I did mine with bleached bone as a base, shaded with a 50/50 of bleached bone and vermin fur, and highlighted first with 50/50 BB an white, then pure white for the "ding" effect on the extreme edges.


----------



## Ebsolom Dhaark (Jun 5, 2008)

I used the following method for the wraithbone on my WL and Wraithguard; 

1. White spray undercoat. This stage try and get the white as even and as smooth as possible for the next step.
2. Snakebite leather wash.
3. Two thin layers Bleached bone overbrush.
4. Gryphon Sepia wash
5. Light Bleached Bone drybrush
6. Bleached Bone and Skull White mix in 3:1 ratio for highlighting and very light drybrush.

Here is a link to how they turned out
http://www.heresy-online.net/forums/showthread.php?t=21934&highlight=Ulthwe+Wraithlord


----------



## Ordo Xeno Commander (Jan 17, 2007)

Personally, I start with the foundation paint whose name escapes me, the lightish brown one.
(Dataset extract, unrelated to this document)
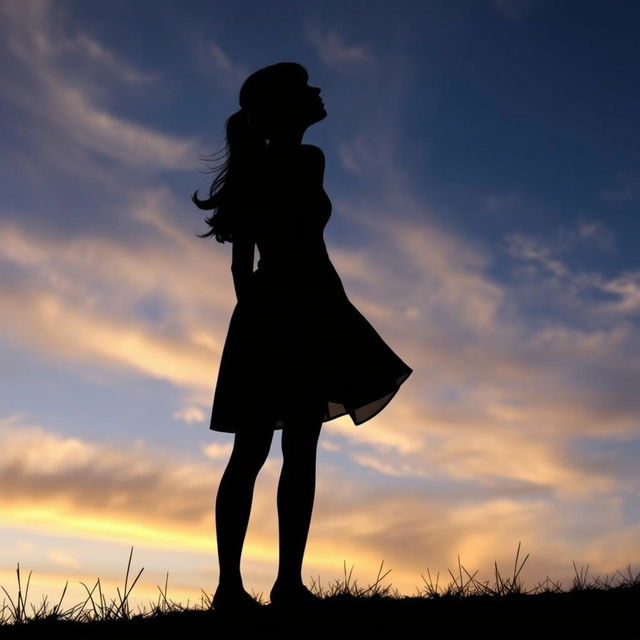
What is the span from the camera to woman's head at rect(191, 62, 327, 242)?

Then layer bleach bone until it goes totally bone, then Gryphone (sp?) Sepia wash, layers of bone again and extreme highlight with white.


----------



## H0RRIDF0RM (Mar 6, 2008)

Ebsolom Dhaark said:


> I used the following method for the wraithbone on my WL and Wraithguard;
> 
> 1. White spray undercoat. This stage try and get the white as even and as smooth as possible for the next step.
> 2. Snakebite leather wash.
> ...


Oh joy that is very easy to do  Thanks a bunch and thanks to all who offered advice.


----------



## Marneus Calgar (Dec 5, 2007)

Personally I do it this way:

1. Layer or Watered Down dark flesh
2. Several Layers of Bleached bone until it looks pure
3. Griphonne Sepia Wash


----------



## Exodus (Nov 12, 2008)

My method is as follows
Bleached bone base coat
Skull wigth extream highlights
and i use flesh wash to line the resesses and reversae shade


----------



## jordan_darko (Mar 26, 2008)

Heres how I would go about it with a more layering style technique which will give a way more solid finish. 
1. Prime Black
2. scorched brown all over 
3. Graveyard Earth leaving Scorched brown in the deep recesses of the armour.
4. 50/50 graveyard earth and bleached bone still leaving the scorched brown as you recess colour.
5. Pure Bleached bone, this will probably need 2 layers, still leaving scorched brown as a deep recess colour
6. Highlight 50/50 skull white and bleached bone.
7. Finally pure skull white as an extreme highlight.

Hope this helps, and good luck. JD


----------